Yemen is one of the most significant desert locust breeding reservoirs in the Near East region, and the establishment of these centers will mitigate pest outbreaks in the region and beyond. His Excellence Salem Abdullah Issa Al-Soqotri, the Minister of Agriculture, Irrigation, and Fisheries Wealth, expressed gratitude to the World Bank for the financial support and FAO for its cooperation with the government during the implementation of this project.

“The work of the World Bank and FAO to improve the institutional capacity by constructing the five desert locust centers as well as a raft of other resources, trainings, and awareness sessions has raised the ministry’s capacity to monitor, control, and manage this pest that causes huge damage to crops and pastures each time there is an outbreak,” said Al-Soqotri.

Dr.

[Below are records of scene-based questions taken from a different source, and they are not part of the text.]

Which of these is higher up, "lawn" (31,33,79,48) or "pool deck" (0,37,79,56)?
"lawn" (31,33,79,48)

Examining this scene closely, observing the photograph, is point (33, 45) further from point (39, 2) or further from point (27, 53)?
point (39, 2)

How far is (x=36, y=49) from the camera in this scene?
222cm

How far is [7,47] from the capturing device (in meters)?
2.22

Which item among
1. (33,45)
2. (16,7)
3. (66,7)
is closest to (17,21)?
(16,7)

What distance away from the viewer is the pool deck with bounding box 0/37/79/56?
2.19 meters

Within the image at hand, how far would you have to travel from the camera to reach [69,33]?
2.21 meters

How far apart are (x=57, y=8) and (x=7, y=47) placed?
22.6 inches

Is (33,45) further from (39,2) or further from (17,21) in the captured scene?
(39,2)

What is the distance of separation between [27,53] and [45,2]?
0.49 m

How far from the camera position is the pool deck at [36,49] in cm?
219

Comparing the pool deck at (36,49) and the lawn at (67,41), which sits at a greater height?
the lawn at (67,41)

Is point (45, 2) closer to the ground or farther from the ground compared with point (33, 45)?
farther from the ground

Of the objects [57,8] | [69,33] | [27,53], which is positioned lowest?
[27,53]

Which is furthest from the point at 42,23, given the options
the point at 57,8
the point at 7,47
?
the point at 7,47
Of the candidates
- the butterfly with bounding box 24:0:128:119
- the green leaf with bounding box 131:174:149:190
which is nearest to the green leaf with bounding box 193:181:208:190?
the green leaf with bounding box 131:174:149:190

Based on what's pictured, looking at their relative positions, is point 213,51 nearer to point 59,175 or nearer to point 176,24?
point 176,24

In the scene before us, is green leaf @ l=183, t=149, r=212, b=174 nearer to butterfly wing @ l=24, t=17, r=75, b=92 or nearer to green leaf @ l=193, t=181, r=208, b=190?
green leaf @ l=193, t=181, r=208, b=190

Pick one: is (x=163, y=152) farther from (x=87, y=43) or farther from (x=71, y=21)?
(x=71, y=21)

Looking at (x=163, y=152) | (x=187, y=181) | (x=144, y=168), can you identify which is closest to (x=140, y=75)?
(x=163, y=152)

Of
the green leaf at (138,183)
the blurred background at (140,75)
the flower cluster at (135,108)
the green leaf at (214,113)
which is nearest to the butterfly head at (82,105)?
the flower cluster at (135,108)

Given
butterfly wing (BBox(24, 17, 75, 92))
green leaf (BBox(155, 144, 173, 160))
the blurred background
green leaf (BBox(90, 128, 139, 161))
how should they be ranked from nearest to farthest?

Gadain, said that the centers demonstrate joint efforts between FAO, the World Bank and the Yemeni authorities to enhance food security and nutrition in the country. “We need to build firm first lines of defense against pests and diseases as we continue the journey of agrifood system transformation. These centers that we are handing over today will play an important role in this regard, and I am grateful that the World Bank has supported us in making this a reality,” said Dr. Gadain.

Dr. Gadain added that FAO has worked with the authorities to make sure that the centers will be sustainably managed.

Desert locust center personnel will be involved in surveillance and control operations. Data are collected from the field and transferred to the main locust information offices in the main centers in Aden and Sana’a, where the data is analyzed, and forecasting of locust situations is made to support planning and decision-making.

The data will also be shared from the main locust information centers with other countries in the region and with the desert locust information service at FAO. The information will be used for global locust analysis and forecasting, and this serves as an early global locust warning.

Apart from the construction of the desert locust centers, the project provided support for early warning information through the procurement and installation of six weather sensors. Between 2021 and 2023, there was the execution of the field survey and control operations in Yemen.

Furthermore, the project conducted training on field survey and control operations, pesticide management, and applying environmental and health safety standards, as well as awareness sessions with the community about the locust impact on agriculture and the economy the risks of pesticides.